Analyze Dialogue Act Recognition (DAR) from audio and text features, compare how different features affect predictions of DAR tags.

Installation

This project utilize jupyter notebook and python 3.10.1 for analysis, please make sure it is installed. Main packages used in this project: parselmouth, pandas, matplotlib, scikit, tensorflow. To run the project, pip install all required enviroments using:

pip install <project_name>

Or one can also automatically install all required environments with environment.yml :

conda env update --file environment.yml --prune

Components

There are two main jupyter notebook files for analysis: feature_extraction_and_analysis.ipynb and classification.ipynb.

Feature Extraction and Analysis

feature_extraction_and_analysis.ipynb have 3 main components:

  1. Select audio features
  2. Preprocessing text and audio features
  3. Analysis & Hypothesis

Select audio features


For each .wav file, I had selected features using parselmouth: maximum pitch, mean pitch, standard deviation of pitch, max intensity, mean intensity, standard deviation of intensity, speaking rate, jitter, shimmer, HNR. All computed sound features are saved in file sound_features.csv for later preprocessing. Speaking rate is computed using total duration of audio and aggregation of length of all corresponding transcripts.

Preprocessing text and audio features


For text features, all LIWC features are selected except identifier features (start_time, end_time). Then all LIWC features with total 0 values >= 70 are eliminated to reduce input vector sparseness, and reduce required converge time. Preprocessed text features are stored in file processed_train_text_features.csv. This preprocess step will only be done on training dataset (train.csv), not testing dataset (test.csv).

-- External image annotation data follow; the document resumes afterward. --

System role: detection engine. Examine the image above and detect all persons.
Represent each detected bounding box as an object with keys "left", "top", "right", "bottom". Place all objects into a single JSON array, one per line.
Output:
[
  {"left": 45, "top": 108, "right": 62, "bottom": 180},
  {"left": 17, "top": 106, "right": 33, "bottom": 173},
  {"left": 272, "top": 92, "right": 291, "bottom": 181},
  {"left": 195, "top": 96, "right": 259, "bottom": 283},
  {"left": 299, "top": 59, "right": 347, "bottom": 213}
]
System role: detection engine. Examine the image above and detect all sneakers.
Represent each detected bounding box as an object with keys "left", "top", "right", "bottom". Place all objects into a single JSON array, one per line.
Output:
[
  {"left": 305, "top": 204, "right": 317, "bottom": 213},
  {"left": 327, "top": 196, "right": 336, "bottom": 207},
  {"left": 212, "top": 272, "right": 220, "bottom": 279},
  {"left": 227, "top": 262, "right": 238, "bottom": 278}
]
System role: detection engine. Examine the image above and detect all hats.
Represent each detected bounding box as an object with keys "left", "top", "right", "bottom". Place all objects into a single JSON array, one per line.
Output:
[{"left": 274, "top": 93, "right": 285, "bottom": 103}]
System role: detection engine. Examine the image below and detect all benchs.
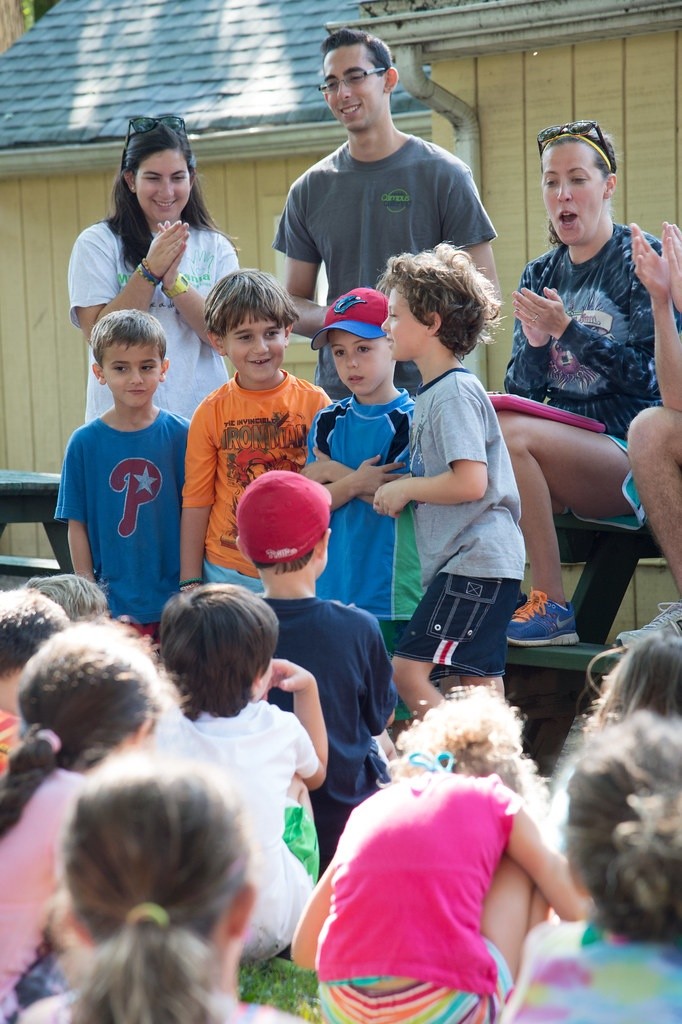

For audio features, total duration < 1 seconds recordings will be eliminated using speaking_rate variable computed before. Preprocessed sound features are stored in file processed_sound_features.csv.

For convinence, I had combined both text and audio features using inner join, eliminating difference in transcripts and audios. Also, 10 most common tags are computed and kept, and other tags are removed from the joined dataset. The combined features are stored in combined_processed_train_filtered.csv and combined_processed_test_filtered.csv.

Analysis & Hypothesis


LIWC and Audio feature analysis: compared level of certainty on different tags and different speaking intensity level on different tags. Detailed visual analysis and conclusion can be shown in notebook.

Classification & Results

classification.ipynb have 2 main components:

  1. Model Training
  2. Model Testing

Model Training


Extra Preprocessing Steps: numerical features are normalized and taget variable da_tag are one hot encoded.

Three models are trained: Speech Features Only, Text Features Only, Speech + Text Features with a small neural net models of total 15210 parameters. Adam optimizer and categorical crossentropy are used to train the model with 50 epochs each. To prevent overfitting, Dropout layers are used after each Dense layer.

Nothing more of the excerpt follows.